Perintah 1:
Salin persis sebagian tulisan tentang lelaki sederhana di bawah ini. Mulailah dari kata-kata yang memuat "Dia yang dengan", lalu berhenti setelah "bawa adalah buku.".

Teks Sumber:
================
Aku dan Lelaki Sederhanaku |
Dia bukan yang paling sempurna dan paling baik dalam banyak hal, tapi dihdapan ku. Selagi dia mampu, ia akan selalu terlihat baik. Dia adalah lelaki yang tidak pernah menuntut balas atas segala hal baik yang telah dia berikan pada ku, tidak memaksa aku untuk mempersembahkan nilai terbaik, tidak memaksa aku untuk membuatnya bangga dan bahagia. bahkan tidak menuntutku untuk segera menyelesaikan hafalan Qur'an meski aku tau ia sangat ingin.
Lelaki yang tidak penyabar, tapi selalu bersabar saat aku mulai mengesalkan. Aku lupa, entah kapan terakhir kali dia memarahiku, mungkin saat itu usiaku 9 tahun, duduk di bangku kelas 2 SD. Marahnya bukan tanpa alasan, tapi karna aku sulit disuruh mengaji. Hingga aku beranjak dewasa, atas banyak salahku, tidak sekalipun pernah dimarahinya, padahal aku tau aku salah, padahal aku rasa dia bisa sangat marah menghadapi anak gadisnya yang suka membantah. Tapi sekalipun tidak. Setiap kali harusnya dia marah, dia selalu bercanda dan tanya "kenapa? kenapa aku berbuat salah?" dan setiap pertanyaanya membuat aku berfikir, bahwa aku salah. dan tidak ingin mengulanginya lagi. Dia yang kala itu pernah menjadi teman berdebat panjang, hingga ummi khawatir dia akan marah lalu bilang padaku "jangan dijawab, dengarkan saja" tapi hingga beberapa hari perdebatan kita, tidak ada amarah disana. Ah aku selalu merasa bersalah setiap mengingat itu. Akhirnya dia mengalah, memberikan semua keputusan padaku, terserah aku akan memilih apa. Setelah itu aku belajar sekali untuk bertangung jawab dengan semua keputusanku. dengan caranya yang mebiarkan aku mengurus keperluanku sendiri, jadilah aku seberani ini, kata temanku seperti "akan hidup jika dibuang kemanapun"
Dia yang dengan ciamik dapat menggiringku untuk menyukai hal-hal yang dia senangi, buku dan politik. Dia tidak pernah memaksa, meski sesekali ajakan dan ceritanya terkesan menantang untuk aku lakukan juga. Kemanapun dia pergi, yang pasti akan dia bawa adalah buku.
Dia yang sangat perhatian meski sering terlihat konyol dan tidak masuk akal. Dia yang cendrung cuek untuk mengomentari apapun yang aku lakukan. Tapi aku tau, ada khawatir disana setiap aku cerita tentang hal-hal yang aku lakukan. Meski saat aku bercerita ia sering sibuk dengan urusannya dan tidak memperhatikan. Dia perhatian dengan caranya yang berbeda.
================
Bahan Tugas:
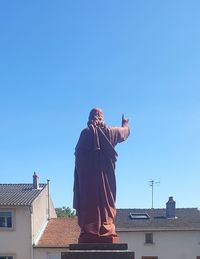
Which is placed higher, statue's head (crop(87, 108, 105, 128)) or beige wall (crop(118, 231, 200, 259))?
statue's head (crop(87, 108, 105, 128))

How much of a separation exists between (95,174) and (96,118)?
1156 mm

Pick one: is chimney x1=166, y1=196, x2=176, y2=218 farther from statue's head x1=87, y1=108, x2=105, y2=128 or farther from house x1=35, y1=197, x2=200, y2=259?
statue's head x1=87, y1=108, x2=105, y2=128

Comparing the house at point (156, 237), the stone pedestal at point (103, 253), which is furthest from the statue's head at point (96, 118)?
the house at point (156, 237)

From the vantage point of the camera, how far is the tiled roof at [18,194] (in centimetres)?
3281

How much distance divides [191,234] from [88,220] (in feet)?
93.7

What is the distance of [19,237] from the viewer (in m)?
33.0

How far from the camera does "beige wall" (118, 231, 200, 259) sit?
36.8 metres

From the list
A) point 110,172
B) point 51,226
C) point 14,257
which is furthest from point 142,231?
point 110,172

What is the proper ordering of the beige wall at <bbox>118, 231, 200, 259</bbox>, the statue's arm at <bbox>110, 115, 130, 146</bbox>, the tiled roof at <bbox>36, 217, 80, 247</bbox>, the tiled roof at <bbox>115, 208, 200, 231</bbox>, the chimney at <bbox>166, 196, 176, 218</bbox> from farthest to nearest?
1. the chimney at <bbox>166, 196, 176, 218</bbox>
2. the tiled roof at <bbox>115, 208, 200, 231</bbox>
3. the beige wall at <bbox>118, 231, 200, 259</bbox>
4. the tiled roof at <bbox>36, 217, 80, 247</bbox>
5. the statue's arm at <bbox>110, 115, 130, 146</bbox>

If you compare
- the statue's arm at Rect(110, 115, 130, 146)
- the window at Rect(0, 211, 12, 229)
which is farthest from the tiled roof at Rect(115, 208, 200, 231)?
the statue's arm at Rect(110, 115, 130, 146)

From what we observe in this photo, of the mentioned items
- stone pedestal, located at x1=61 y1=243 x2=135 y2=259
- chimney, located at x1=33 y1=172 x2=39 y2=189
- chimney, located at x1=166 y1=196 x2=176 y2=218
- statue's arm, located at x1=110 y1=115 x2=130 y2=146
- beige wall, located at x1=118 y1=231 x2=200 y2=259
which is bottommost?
beige wall, located at x1=118 y1=231 x2=200 y2=259

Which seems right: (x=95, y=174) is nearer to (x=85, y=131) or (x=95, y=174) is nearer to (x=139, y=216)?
(x=85, y=131)

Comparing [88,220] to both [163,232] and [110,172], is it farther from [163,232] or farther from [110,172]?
[163,232]

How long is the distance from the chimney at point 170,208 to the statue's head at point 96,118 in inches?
1192
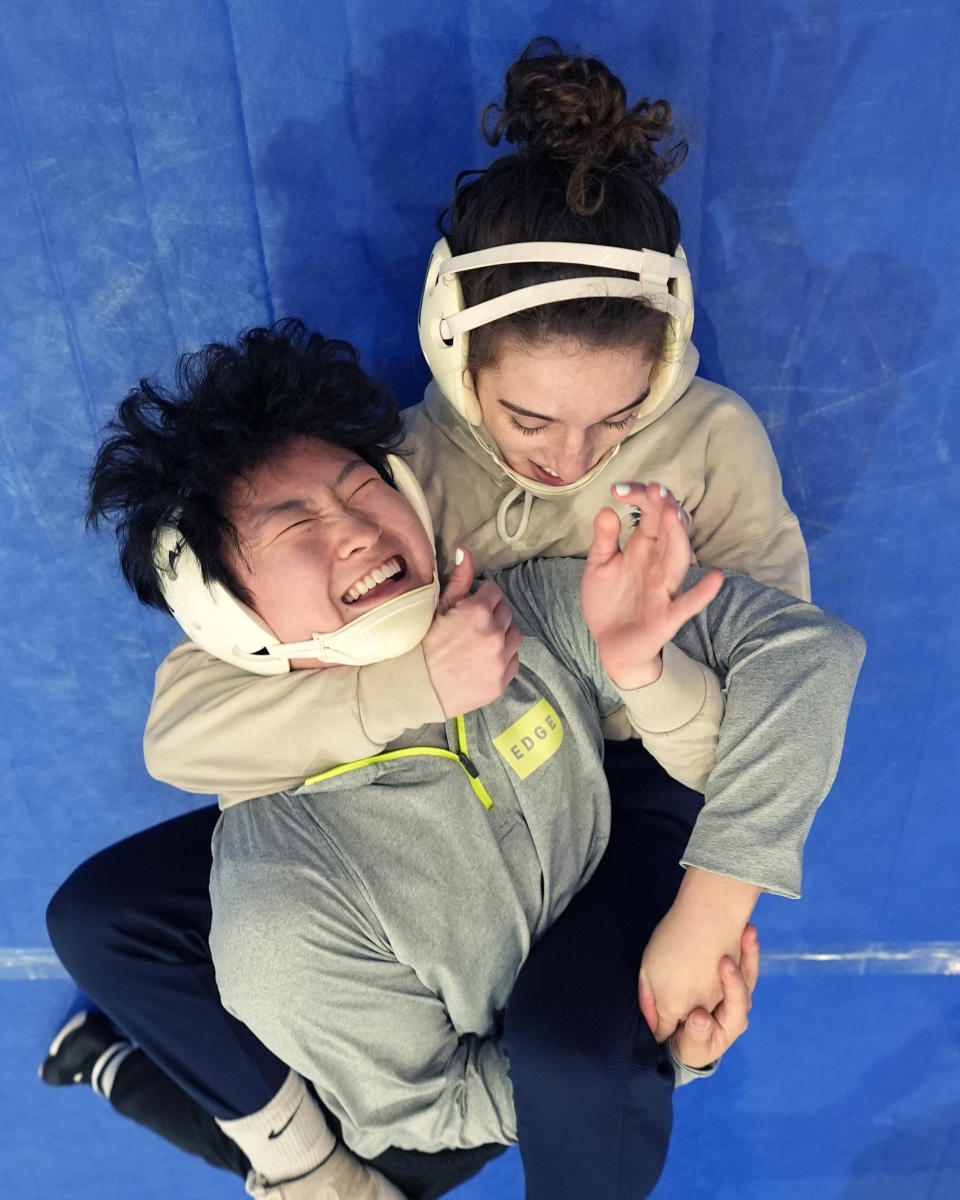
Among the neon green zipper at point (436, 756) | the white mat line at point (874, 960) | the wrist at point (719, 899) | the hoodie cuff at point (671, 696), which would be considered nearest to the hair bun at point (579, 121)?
the hoodie cuff at point (671, 696)

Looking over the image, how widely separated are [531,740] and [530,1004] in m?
0.29

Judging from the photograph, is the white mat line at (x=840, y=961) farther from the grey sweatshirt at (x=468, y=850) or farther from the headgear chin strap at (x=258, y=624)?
the headgear chin strap at (x=258, y=624)

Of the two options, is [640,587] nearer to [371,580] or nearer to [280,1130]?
[371,580]

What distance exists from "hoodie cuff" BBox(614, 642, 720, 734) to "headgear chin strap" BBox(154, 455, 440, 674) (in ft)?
0.75

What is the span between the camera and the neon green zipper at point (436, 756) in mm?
1030

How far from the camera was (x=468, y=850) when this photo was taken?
1027 millimetres

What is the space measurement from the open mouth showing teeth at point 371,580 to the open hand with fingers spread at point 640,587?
0.71ft

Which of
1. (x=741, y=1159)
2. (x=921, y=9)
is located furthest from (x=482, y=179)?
(x=741, y=1159)

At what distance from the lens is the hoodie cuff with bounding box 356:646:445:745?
3.15 ft

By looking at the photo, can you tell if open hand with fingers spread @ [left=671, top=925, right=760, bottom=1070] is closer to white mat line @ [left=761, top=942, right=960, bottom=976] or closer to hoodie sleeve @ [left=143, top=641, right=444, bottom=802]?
hoodie sleeve @ [left=143, top=641, right=444, bottom=802]

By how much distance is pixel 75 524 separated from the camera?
4.15 feet

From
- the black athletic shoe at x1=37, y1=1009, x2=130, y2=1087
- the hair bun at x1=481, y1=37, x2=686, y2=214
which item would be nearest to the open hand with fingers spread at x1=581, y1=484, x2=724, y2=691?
the hair bun at x1=481, y1=37, x2=686, y2=214

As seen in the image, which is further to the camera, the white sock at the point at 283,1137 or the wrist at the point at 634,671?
the white sock at the point at 283,1137

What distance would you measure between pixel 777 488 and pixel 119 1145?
61.2 inches
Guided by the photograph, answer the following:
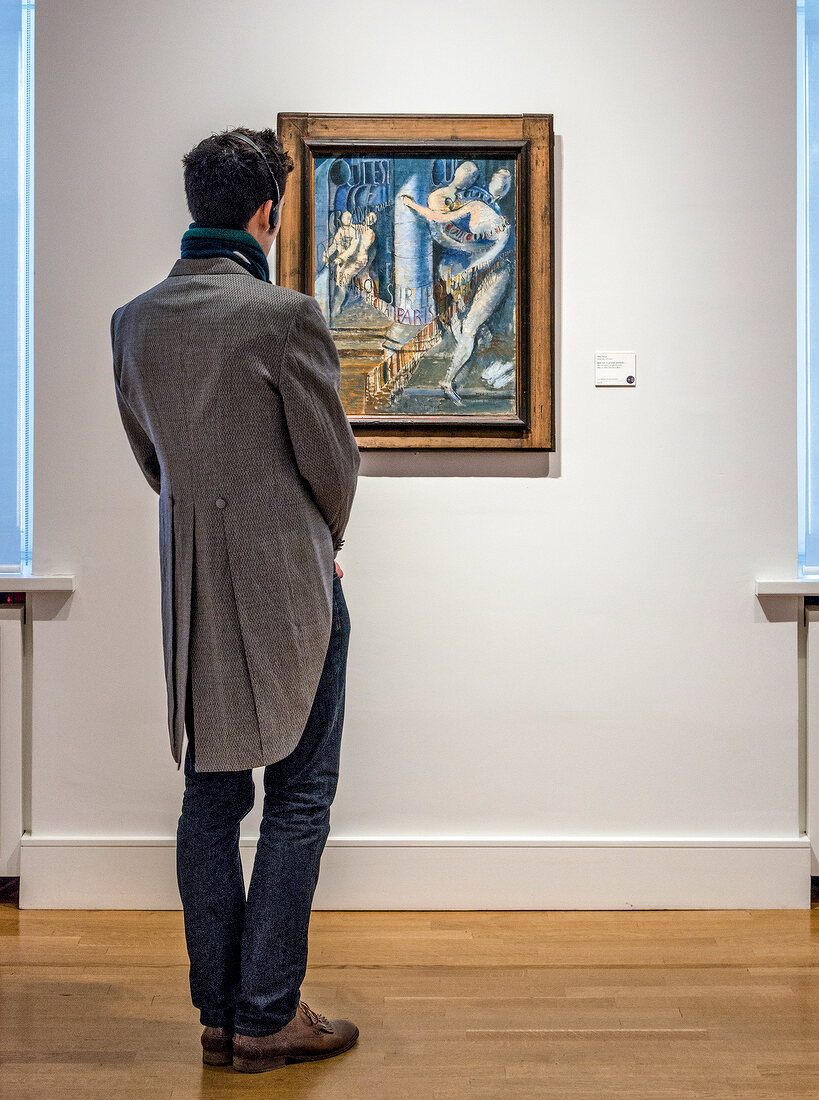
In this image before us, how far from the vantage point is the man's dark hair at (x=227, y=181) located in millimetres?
1359

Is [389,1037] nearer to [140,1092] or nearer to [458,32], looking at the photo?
[140,1092]

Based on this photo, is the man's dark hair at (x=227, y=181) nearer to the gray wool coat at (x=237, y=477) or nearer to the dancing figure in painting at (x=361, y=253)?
the gray wool coat at (x=237, y=477)

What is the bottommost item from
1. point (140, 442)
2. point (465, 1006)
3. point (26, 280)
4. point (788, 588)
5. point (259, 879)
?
point (465, 1006)

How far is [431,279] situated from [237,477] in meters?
1.01

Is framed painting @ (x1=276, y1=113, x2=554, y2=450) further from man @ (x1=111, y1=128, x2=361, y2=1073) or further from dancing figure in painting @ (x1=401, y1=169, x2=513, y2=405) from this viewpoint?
man @ (x1=111, y1=128, x2=361, y2=1073)

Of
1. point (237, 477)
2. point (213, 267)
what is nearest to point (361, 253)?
point (213, 267)

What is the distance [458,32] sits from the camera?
2.12 m

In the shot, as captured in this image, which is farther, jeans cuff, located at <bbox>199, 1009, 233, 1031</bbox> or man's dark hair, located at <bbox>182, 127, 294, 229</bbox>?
jeans cuff, located at <bbox>199, 1009, 233, 1031</bbox>

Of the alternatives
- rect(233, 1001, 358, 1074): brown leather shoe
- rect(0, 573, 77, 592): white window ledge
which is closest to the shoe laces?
rect(233, 1001, 358, 1074): brown leather shoe

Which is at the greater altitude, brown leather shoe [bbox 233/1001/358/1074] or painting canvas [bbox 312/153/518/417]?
painting canvas [bbox 312/153/518/417]

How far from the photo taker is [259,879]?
145cm

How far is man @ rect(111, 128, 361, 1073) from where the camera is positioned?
133cm

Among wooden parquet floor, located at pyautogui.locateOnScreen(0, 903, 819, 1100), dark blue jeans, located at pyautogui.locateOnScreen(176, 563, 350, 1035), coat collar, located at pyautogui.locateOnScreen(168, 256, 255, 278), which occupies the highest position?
coat collar, located at pyautogui.locateOnScreen(168, 256, 255, 278)

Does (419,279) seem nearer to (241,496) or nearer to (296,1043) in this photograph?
(241,496)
================
Perintah 2:
Sajikan baris-baris entri di atas sebagai daftar JSON berisi string, satu string untuk setiap baris, tanpa baris kosong. Mulailah dari baris yang memuat "Among wooden parquet" (baris itu ikut disertakan) dan berhentilah pada baris terakhir entri.

Hasil 1:
Dia yang dengan ciamik dapat menggiringku untuk menyukai hal-hal yang dia senangi, buku dan politik. Dia tidak pernah memaksa, meski sesekali ajakan dan ceritanya terkesan menantang untuk aku lakukan juga. Kemanapun dia pergi, yang pasti akan dia bawa adalah buku.

Hasil 2:
[
  "Among wooden parquet floor, located at pyautogui.locateOnScreen(0, 903, 819, 1100), dark blue jeans, located at pyautogui.locateOnScreen(176, 563, 350, 1035), coat collar, located at pyautogui.locateOnScreen(168, 256, 255, 278), which occupies the highest position?",
  "coat collar, located at pyautogui.locateOnScreen(168, 256, 255, 278)",
  "Does (419,279) seem nearer to (241,496) or nearer to (296,1043) in this photograph?",
  "(241,496)"
]